After the re-opening, the files we copied back to work around the issue would be deleted in a normal way in compaction later.

We are using version 6.15.5.  My impression is the shutdown of the DB makes the deletion incomplete.  It deleted the files but somewhere the metadata was not updated.  The re-opening thought those files should still be available. Please advice and check the codes to see if any race condition during the shutdown can cause this issue. Thanks!!  

xunlai avatar Jan 22 '22 01:01 xunlai

This is not expected to happen. We only delete files who we've already marked being deleted in manifest.

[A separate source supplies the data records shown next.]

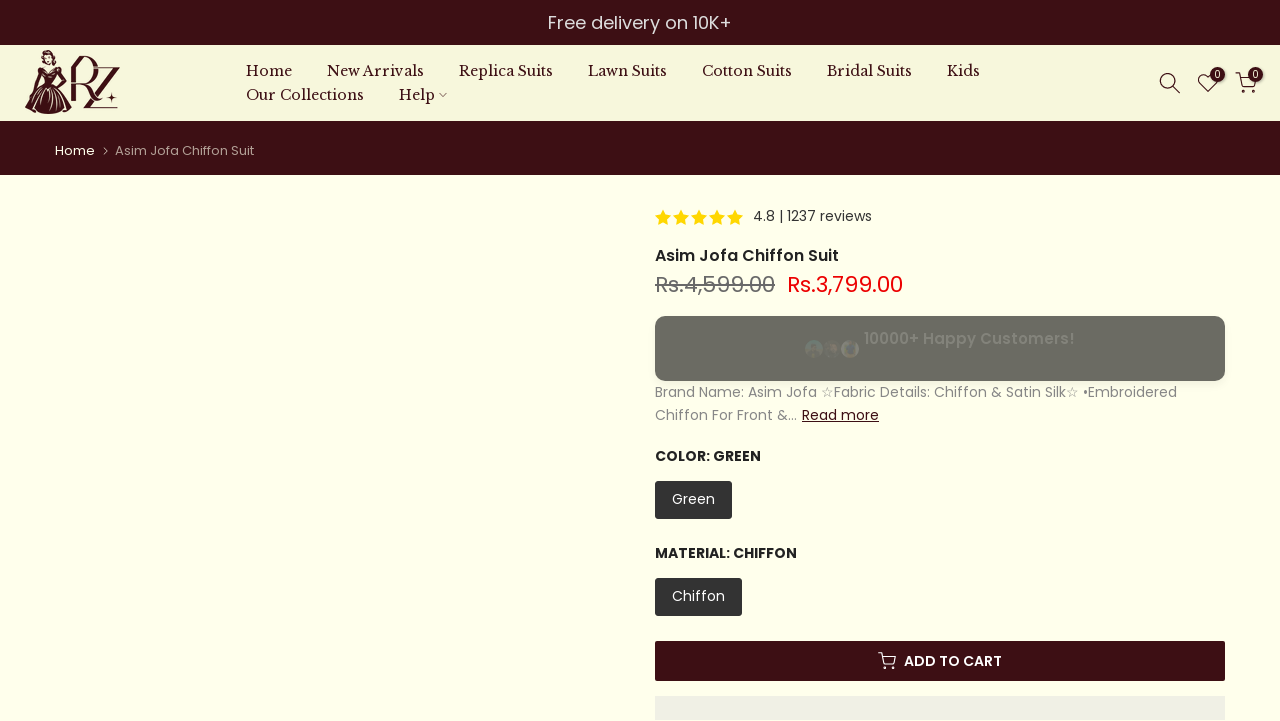

--- FILE ---
content_type: text/css
request_url: https://www.ladiesreplica.com/cdn/shop/t/43/assets/swatch.css?v=168733908360015823411737048324
body_size: 517
content:
.t4s-swatch__item.is--soldout{text-decoration:line-through;text-decoration-color:currentColor}.t4s-swatch__item.is--unavailable{opacity:.5}.is-t4s-style__color .t4s-swatch__item.is-sw__color.is--soldout{position:relative;--color-sold-out: #222}.is-t4s-style__color .t4s-swatch__item.is-sw__color.is--soldout:after{content:"";width:90%;height:var(--sold-out-height);background:var(--color-sold-out);display:block;position:absolute;z-index:22;top:50%;left:50%;transform:translate(-50%,-50%) rotate(135deg)}.t4s-swatch__item.is-sw__color.is--soldout.bg_color_black,.t4s-swatch__item.is-sw__color.is--soldout.bg_color_grey,.t4s-swatch__item.is-sw__color.is--soldout.bg_color_navy{--color-sold-out: #ddd}.is-remove-soldout-true .t4s-swatch__item.is--soldout,.is-remove-unavai-1 .t4s-swatch__item.is--unavailable,.is-remove-unavai-2 .t4s-swatch__item.is--unavailable{display:none!important}.t4s-swatch__option{margin-bottom:20px}.t4s-swatch__title{font-size:14px;text-transform:uppercase;font-weight:700;margin:.65em 0 .5em}.t4s-swatch__list{margin:10px -5px 0}.t4s-swatch__item{-ms-touch-action:manipulation;touch-action:manipulation;display:inline-block;padding:6px 16px 7px;text-align:center;border:1px solid var(--border-sw-color);color:var(--secondary-sw-color);border-radius:3px;vertical-align:middle;cursor:pointer;margin:5px;background-repeat:no-repeat;background-size:cover;background-position:center;transition:color .25s ease,background-color .25s ease,border-color .15s ease,box-shadow .25s ease,opacity .25s ease}.t4sp-hover .t4s-swatch__item:hover{border-color:var(--primary-sw-color);color:var(--primary-sw-color)}.t4s-swatch__item:not(.is-sw__color).is--selected{border-color:var(--primary-sw-color);background:var(--primary-sw-color);color:var(--t4s-light-color)}.t4s-selector-mode__block2 .t4s-swatch__option:not(.is-t4s-style__color) .t4s-swatch__item,.t4s-color-mode__block2 .t4s-swatch__option.is-t4s-style__color .t4s-swatch__item{border-radius:40px}.t4s-selector-mode__circle .t4s-swatch__option:not(.is-t4s-style__color) .t4s-swatch__item,.t4s-color-mode__circle .t4s-swatch__option.is-t4s-style__color .t4s-swatch__item{padding:5px;display:inline-block;min-width:30px;min-height:30px;line-height:18px;border-radius:40px;text-align:center}.t4s-selector-mode__radio .t4s-swatch__option:not(.is-t4s-style__color) .t4s-swatch__item,.t4s-color-mode__radio .t4s-swatch__option.is-t4s-style__color .t4s-swatch__item{padding:0 15px 0 0;display:inline-block;text-align:inherit;position:relative;border:0}.t4s-selector-mode__radio.is-sw__full .t4s-swatch__option:not(.is-t4s-style__color) .t4s-swatch__item,.t4s-color-mode__radio.is-sw-cl__full .t4s-swatch__option.is-t4s-style__color .t4s-swatch__item{padding:2.5px 15px;display:block;text-align:inherit;border:1px solid var(--border-sw-color)}.t4s-selector-mode__radio .t4s-swatch__option:not(.is-t4s-style__color) .t4s-swatch__item:before,.t4s-color-mode__radio .t4s-swatch__option.is-t4s-style__color .t4s-swatch__item:before{content:"";display:inline-block;width:16px;height:16px;box-shadow:inset 0 0 0 2px #fff;border-radius:50%;border:1px solid var(--border-sw-color);position:relative;top:2px;margin-right:10px}.t4s-selector-mode__radio .t4s-swatch__option:not(.is-t4s-style__color) .t4s-swatch__item.is--selected,.t4s-color-mode__radio .t4s-swatch__option.is-t4s-style__color .t4s-swatch__item.is--selected{background:transparent;color:var(--primary-sw-color)}.t4sp-hover .t4s-selector-mode__radio .t4s-swatch__option:not(.is-t4s-style__color) .t4s-swatch__item:hover:before,.t4sp-hover .t4s-color-mode__radio .t4s-swatch__option.is-t4s-style__color .t4s-swatch__item:hover:before{border-color:var(--primary-sw-color)}.t4s-selector-mode__radio .t4s-swatch__option:not(.is-t4s-style__color) .t4s-swatch__item.is--selected:before,.t4s-color-mode__radio .t4s-swatch__option.is-t4s-style__color .t4s-swatch__item.is--selected:before{border-color:var(--primary-sw-color);background:var(--primary-sw-color)}.t4s-selector-mode__dropdown .t4s-swatch__option:not(.is-t4s-style__color) .t4s-swatch__list,.t4s-color-mode__dropdown .t4s-swatch__option.is-t4s-style__color .t4s-swatch__list{margin:10px 0 0;position:relative}.t4s-selector-mode__dropdown .t4s-swatch__option:not(.is-t4s-style__color) .t4s-swatch__list>button,.t4s-color-mode__dropdown .t4s-swatch__option.is-t4s-style__color .t4s-swatch__list>button{padding:0 20px 0 10px;height:40px;line-height:40px;font-size:14px;color:var(--secondary-sw-color);border:1px solid var(--border-sw-color);border-radius:3px;cursor:pointer;-webkit-user-select:none;-moz-user-select:none;-ms-user-select:none;user-select:none;display:block;width:100%;position:relative;background-color:transparent;text-align:inherit}.t4s-dropdown__wrapper .t4s-swatch__item{margin:0;padding:0 20px 0 10px;height:40px;line-height:40px;display:block;background:transparent;text-align:inherit;border:0;border-radius:0!important}.t4s-dropdown__wrapper .t4s-swatch__item.is--selected{color:var(--primary-sw-color);background:rgba(var( --primary-sw-color-rgb),.06)}@media (min-width: 768px){.t4s-swatch__list .t4s-dropdown__wrapper{width:100%;min-width:100%;max-width:100%}.t4s-swatch__list .t4s-dropdown__wrapper .t4s-drop-arrow{display:none}.t4s-modal__content .t4s-swatch__list .t4s-dropdown__wrapper{max-height:150px}}.t4s-swatch{--sw-width: 30px;--sw-height: 30px;--sold-out-height: 1px}.t4s-swatch.t4s-color-size__small{--sw-width: 24px;--sw-height: 24px;--sold-out-height: 1px}.t4s-swatch.t4s-color-size__large{--sw-width: 38px;--sw-height: 38px;--sold-out-height: 2px}.t4s-swatch.t4s-color-size__exlarge{--sw-width: 48px;--sw-height: 48px;--sold-out-height: 3px}.t4s-swatch__item.is-sw__color{width:var(--sw-width);height:var(--sw-height);padding:0;font-size:0;box-shadow:inset 0 0 0 2px var(--t4s-light-color)}.is-sw-cl__round .t4s-swatch__item.is-sw__color{border-radius:50%}.t4s-swatch__item.is-sw__color.is--selected{border-color:var(--primary-sw-color);border-width:2px}.is--fist-ratio-true{--mw-img-fit: 35px}.is--fist-ratio-true .t4s-swatch.t4s-color-size__small{--mw-img-fit: 25px}.is--fist-ratio-true .t4s-swatch.t4s-color-size__large{--mw-img-fit: 44px}.is--fist-ratio-true .t4s-swatch.t4s-color-size__exlarge{--mw-img-fit: 55px}.is--fist-ratio-true .is-t4s-style__color.is--first-color .t4s-swatch__item{width:var(--mw-img-fit);height:auto!important}.is--fist-ratio-true .is-t4s-style__color.is--first-color .t4s-swatch__item:before{content:"";display:block;width:100%;padding-top:calc(100% / (var(--fit-ratio-img)))}.t4s-swatch__title>a.t4s-btn__size-chart{margin:0 10px;text-transform:none;text-decoration:underline;font-weight:500;display:inline-block}
/*# sourceMappingURL=/cdn/shop/t/43/assets/swatch.css.map?v=168733908360015823411737048324 */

When you dump your manifest file, how does it mention file 48510? I assume some tail record of file deletion is missing?

siying avatar Jan 25 '22 20:01 siying

The ldb command shows the manifest file doesn't contain the four deleted files (48510 is one of them) mentioned in the LOG file.

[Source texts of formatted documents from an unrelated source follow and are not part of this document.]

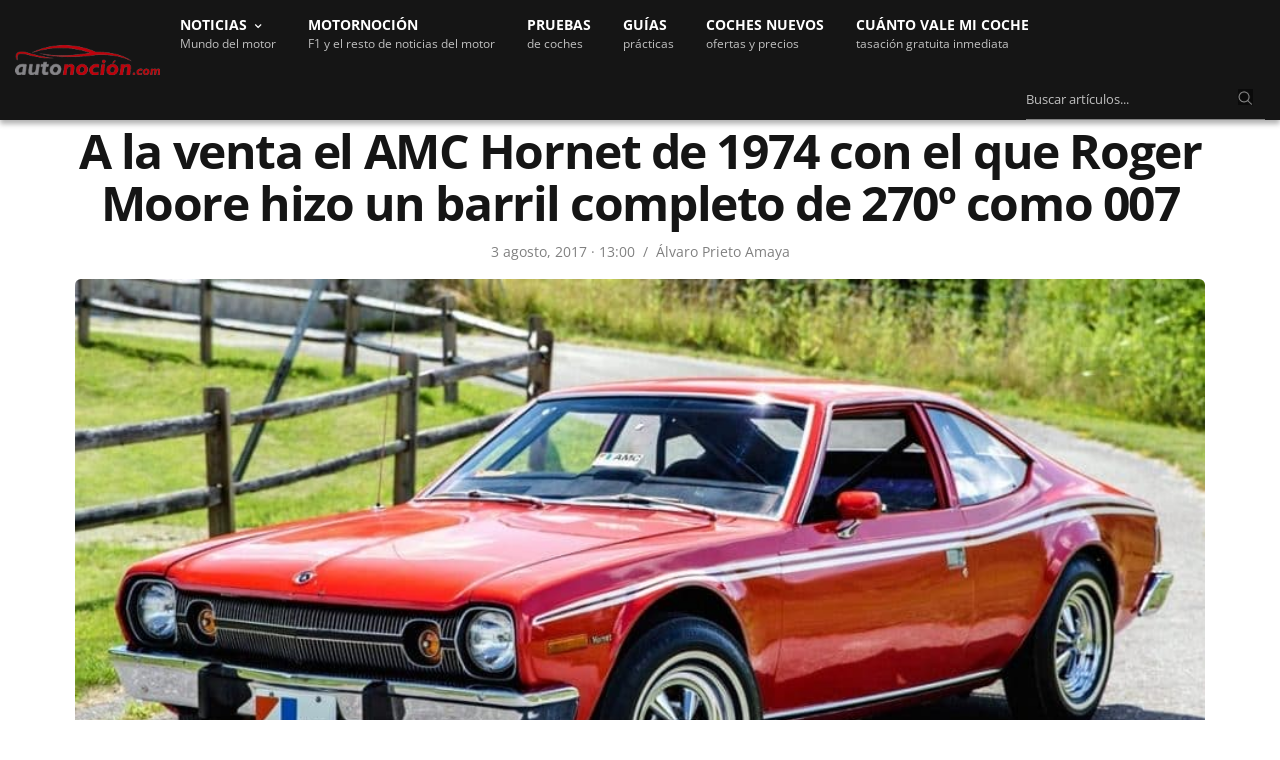

--- FILE ---
content_type: text/css; charset=utf-8
request_url: https://www.autonocion.com/wp-content/cache/min/1/wp-content/themes/goodlife-wp-child/css/responsive.css?ver=1768919501
body_size: 1687
content:
@media print,screen and (min-width:63.99875em){a.logo_mobile img,siguenos_btn_mobile{display:none!important}.thb-blockgrid h1{line-height:.9}.listado_marcas.ofertas_vn .marca{margin-right:25px}}@media print,screen and (max-width:63.99875em){.quick_search{display:none}.small-8.logo{flex:1;max-width:100%;margin-left:12px}a.logo_desktop img{display:none}header.header.style3{height:48px}.logo_mobile img{width:178px}.header.style3 .logo .logolink{padding:13px 0}.header.style3 #menu_width{justify-content:left}.thb-blockgrid.style2,.thb-blockgrid.style1{margin-top:0}.row.grid .columns{padding:0 0}.row.grid .columns .post{margin-bottom:0;border-bottom:1px solid #dcdcdc}.post.listing .post-title h6{font-size:22px;line-height:1.4}.home-videos li{margin-left:0}.thb-blockgrid.style2 .small-12.medium-12.large-4.columns .post.post-overlay .post-gallery .post-title a,.thb-blockgrid.style1 .small-12.medium-12.large-4.columns .post.post-overlay .post-gallery .post-title a{font-size:22px}.tasacion-form.tasacion{padding:36px 0}.tasacion-header{margin-bottom:36px}#wrapper [role="main"]{margin-top:48px}.desktop-only{display:none}.mobile-only{display:block}}@media all and (max-width:900px){.medium-8{}.sidebar{max-width:100%;flex:0 0 100%;margin-left:0;padding-right:.625rem;padding-left:.625rem}.sidebar{margin-top:60px}.home-videos .post.listing .post-gallery{max-width:35%}#footer .large-4{flex:0 0 35%;padding-right:.9375rem;padding-left:.9375rem}#footer .large-2{flex:0 0 15%}}@media screen and (max-width:40em){.thb-blockgrid .post.post-overlay .post-gallery .post-title a,.thb-blockgrid.style2 .small-12.medium-12.large-4.columns .post.post-overlay .post-gallery .post-title a,.thb-blockgrid.style1 .small-12.medium-12.large-4.columns .post.post-overlay .post-gallery .post-title a{font-size:20px}.thb-blockgrid .post.post-overlay .post-gallery .post-title{margin:12px}.post.listing .post-title h6{font-size:15px;line-height:1.4}.homecatlink.white,.homecatlink.guias{width:100%}.homecatlink.white a{text-align:center;margin-top:0;margin:0 auto}#footer .large-4{flex:0 0 100%}#footer .large-2{flex:0 0 50%;margin-bottom:32px}#footer .social-links{margin-bottom:32px}.post-detail-style1 h2{font-size:22px}blockquote p,.post-detail-style1 h3{font-size:22px}blockquote{padding:24px 12px}.post-detail-style1 .gallery .gallery-item{padding:4px}#expandir-gal{margin:0 2px 20px 2px}.category-title.style1 .category-header{padding:36px .625rem}#qc-cmp2-ui{height:460px;border-top-left-radius:10px;border-top-right-radius:10px}.qc-cmp2-container .qc-cmp2-main .qc-cmp-cleanslate{align-items:flex-end;background:rgba(0,0,0,.5);height:100vh!important;bottom:0px!important;top:auto!important}#qc-cmp2-ui h2{color:#fff;font-weight:600;line-height:30px;font-size:16px!important}}@media all and (max-width:599px){.post.style4 .small-12.medium-6.columns{max-width:100%!important}.post.style4 .small-12.medium-6.columns.table{max-width:100%!important;flex:0 0 100%!important}.post.style4 .small-12.medium-6.columns{padding:0px!important}.post{margin-bottom:36px}.home-videos .post.listing .listing-content{padding-left:0}.home-videos .post.listing .post-title h6{line-height:1.4}section.inTextNews{display:block}figure.inTextNews_wrapper{max-width:300px;margin:0 auto;flex-basis:0%}.inTextNews_text{padding:0;width:300px;margin:auto;margin-top:8px}span.inTextNews_interesa{font-size:13px}span.inTextNews_title{font-size:18px}.productComponent{display:block;text-align:center;padding:36px 14px}.productImg{margin:0 auto}.productLines{display:block;margin-left:auto}.productImg{max-width:150px}}@media all and (max-width:480px){.category-element-holder.style5 .post.post-overlay .post-gallery .post-title a{font-size:22px;line-height:30.8px}.post.post-overlay.center-title .post-gallery .post-title{margin:12px}a.acatlink,.masonry_btn.style2,a.acatlink.guias{width:100%}.homecatlink:after,.text-center.masonry_loader:after{margin:-37px 9% 5px 0}.home-videos .post.post-overlay .post-gallery .post-title a{font-size:18px}.related-posts .small-6{flex:0 0 50%}.related-posts .post .post-title a,.video-others a{font-size:16px;font-weight:600}.related-posts h4,.post.video-others .post-title h4{line-height:1.2;font-size:18px}a#next-step{padding:14px 28px}.subheader.fixed .logo{max-width:42%}.tasacion-form.tasacion{margin:0 .675rem}.tasacion_select,select.selectorbc,select#horariocontacto{max-width:320px}.megabanner-48{margin:36px 0;min-height:116px}.megabanner-36{margin:24px 0;min-height:116px}}@media all and (max-width:400px){.listado_marcas .marca{width:48%}.home-ofertas-vn h4{font-size:28px}}@media all and (max-width:374px){.mobile-icon-holder{flex:2 0 14%}.category-element-holder.style5 .post.post-overlay .post-gallery .post-title a{font-size:18px;line-height:25px}.listado_marcas.pruebas_coches .marca{width:136px}.homecatlink:not(.vn):after,.text-center.masonry_loader:not(.vn):after{margin:-35px 7% 5px 0}.post.listing .post-title h6{font-size:13px;line-height:1.3}.home-tutos h5,.related-posts h4{font-size:16px;margin-top:8px}.category_title h4,h5.titulo_widget,h6.ppmarcas,#comment-toggle{border-bottom:0;height:auto;margin-bottom:0}.subheader.fixed .logo{max-width:33%}a#next-step{padding:14px 22px}#comments #comment-toggle{padding:0 0 20px 0}#comment-toggle span{font-size:24px}.comment-respond{margin-top:0}.comment-respond input[type="text"]{width:100%}table{font-size:13px}.review-box{padding:16px}h3.related-title{font-size:22px}.type-page .post-title.page-title{margin-bottom:30px}}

xunlai avatar Jan 28 '22 16:01 xunlai

This might be related to #10258

dparrella avatar Sep 07 '22 18:09 dparrella

It also happens for us - Can't access /000041.sst: IO error: No such file or directorywhile stat a file for size:

btiwana12 avatar Jun 24 '23 00:06 btiwana12

We are having exactly this issue now and then.

2023/09/20-10:33:12.764015 28c4 RocksDB version: 6.3.6 ... 2023/09/20-10:33:12.780438 28c4 [ERROR] [version_set.cc:1937] Unable to load table properties for file 2301 --- IO error: No such file or directoryNewRandomAccessFile failed to Create/Open: C:\Data\000/002301.sst: The system cannot find the file specified.

This is serious, as it stops production environments from starting. Takes some time to analyze and find the workaround. Finally restoring the file from backup. Leading to several hours of downtime in production. This has occured several times during the last years, in different client production environments. It must be a high priority issue to solve, as it degrades the confidence in RocksDB. Making people think RocksDB is loosing files and data at random. I know this is not true, but others get this impression giving RocksDB bad reputation.

It seems to happen at Database Close. Maybe only in Windows Environments? Is there any way of doing the Close in a safer manner. Like detecting if a Compaction (or other RocksDB task) is in progress and wait for it to finish before calling DB Close ? Do you have any recommendation regarding a safer way to Close the DB to avoid this issue?

sweutv avatar Sep 21 '23 09:09 sweutv